None of the capital’s hospitals were open, Sacra said, because workers were battling Ebola and many had died. Pregnant women in need of C-sections had nowhere to go, Sacra said, and children with Malaria and pneumonia were dying at home.
“When I learned of these conditions,” Sacra said, “I knew it was imperative that our hospital reopen as soon as possible.”
Over the next three weeks, the hospital staff treated pregnant patients. Many of them had been in labor for up to 10 days, Sacra said, and had tried to deliver their babies at other facilities, sometimes using “forceful abdominal pressure, even the cutting of episiotomies, without successfully delivering.”

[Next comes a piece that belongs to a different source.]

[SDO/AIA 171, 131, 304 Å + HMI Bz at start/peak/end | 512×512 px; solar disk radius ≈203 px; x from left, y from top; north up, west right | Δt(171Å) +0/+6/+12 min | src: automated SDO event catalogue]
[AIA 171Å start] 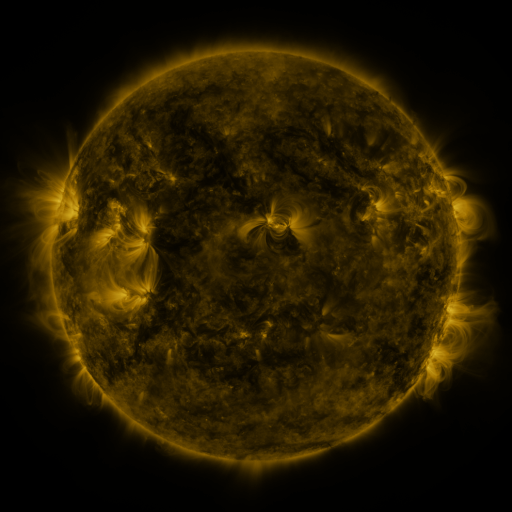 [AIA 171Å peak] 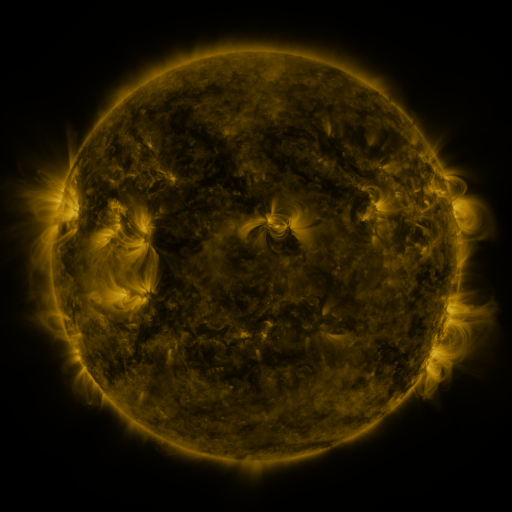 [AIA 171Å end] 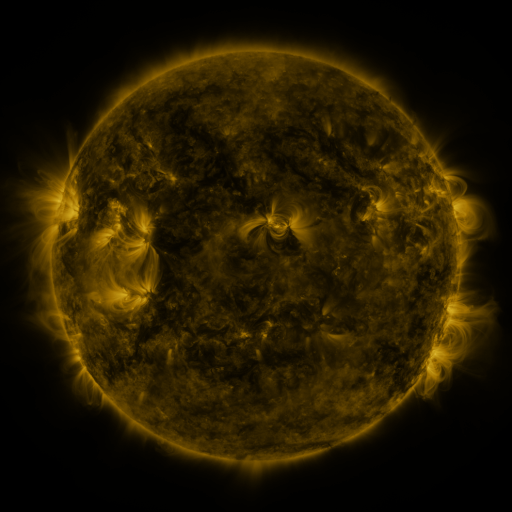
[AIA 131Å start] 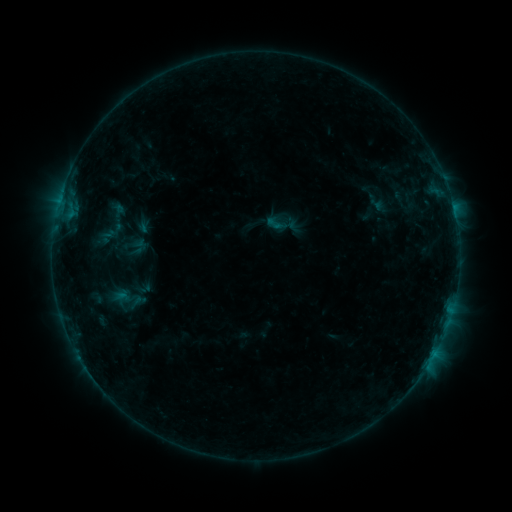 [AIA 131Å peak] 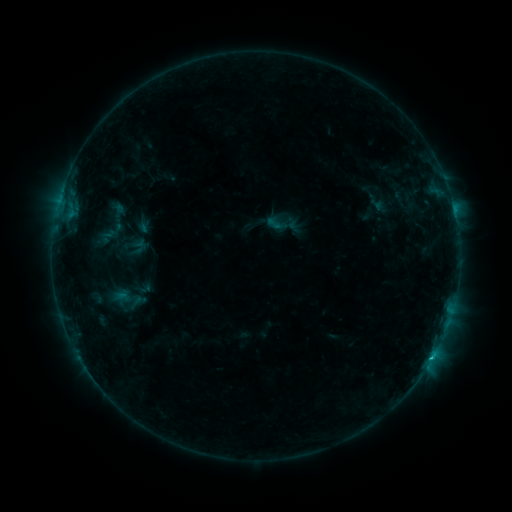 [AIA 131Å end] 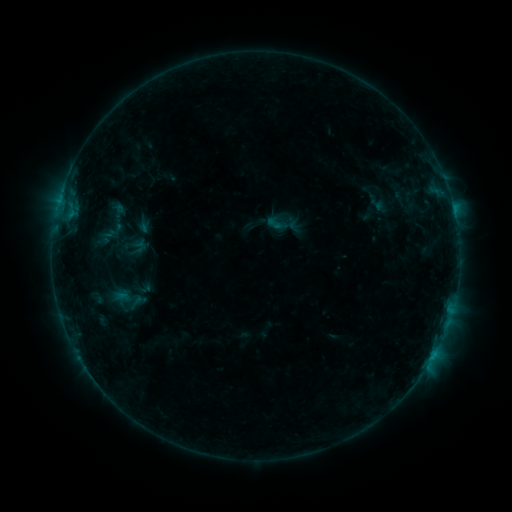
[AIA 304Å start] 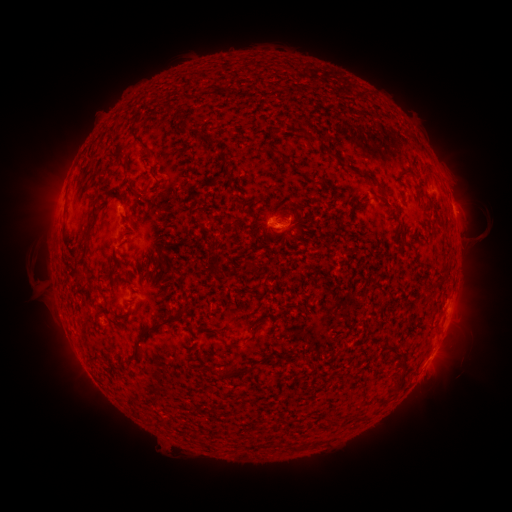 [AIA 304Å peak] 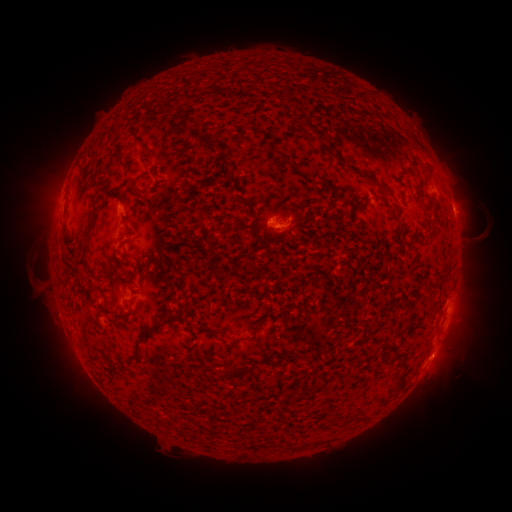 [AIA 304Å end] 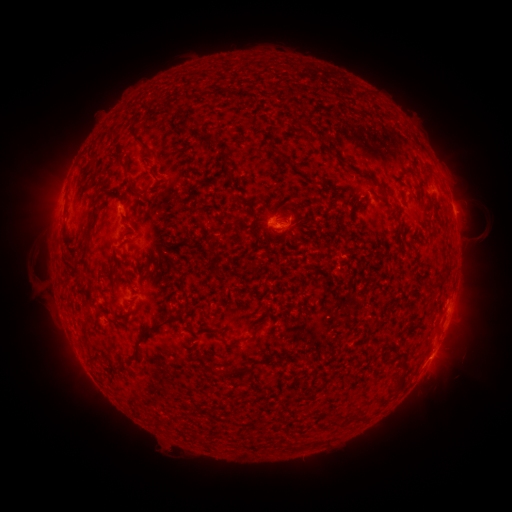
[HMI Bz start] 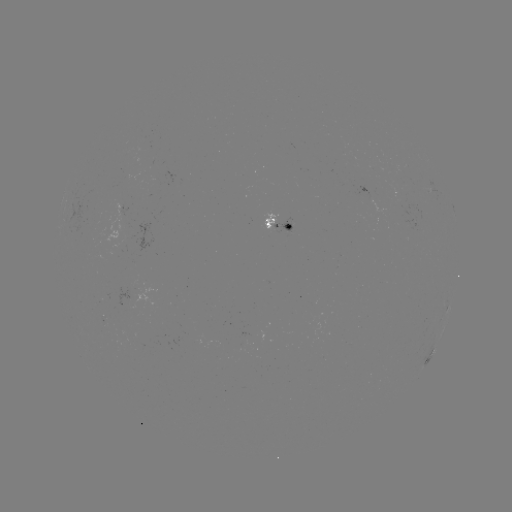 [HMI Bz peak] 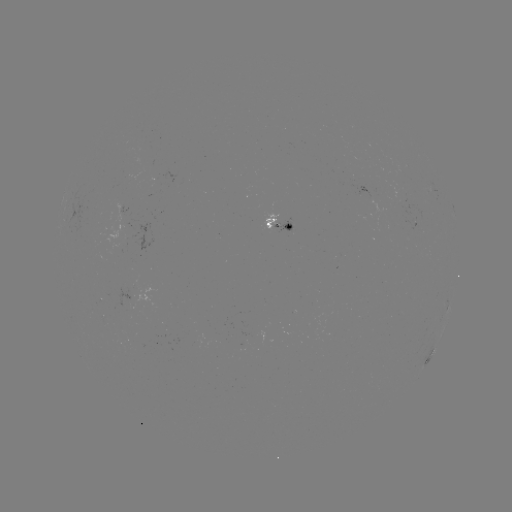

Many of the women were ill, had fevers, were bleeding and vomiting, Sacra said, and many of their babies had already died in the uterus.
“It was difficult to determine which of them might have had Ebola virus disease,” said Sacra, who said the hospital performed over 35 C-sections.
The doctor believes he was exposed to the harrowing virus while caring for one of the “very-ill pregnant women.”
On Aug. 29, he said he came down with a fever and on Sept. 1 a blood test showed he had
Ebola. A few days later, Sacra said, an air ambulance took him to Nebraska, where he received experimental medication and “plasma full of anti-Ebola anti-bodies” from Brantly.
“I thank God to be home and to be well,” Sacra said, his wife of 29 years, Debbie, sitting next to him.
“Of course I was concerned that I might die, there’s the human side of you that’s afraid,” Sacra said. “I had also thought this through before going and had kind of counted the cost in my own mind a little bit and knew that this was a possibility.”
Sacra returned home Thursday. He’s feeling very tired and his legs are wobbly. Said his wife: “It’s just great to have Dad home.”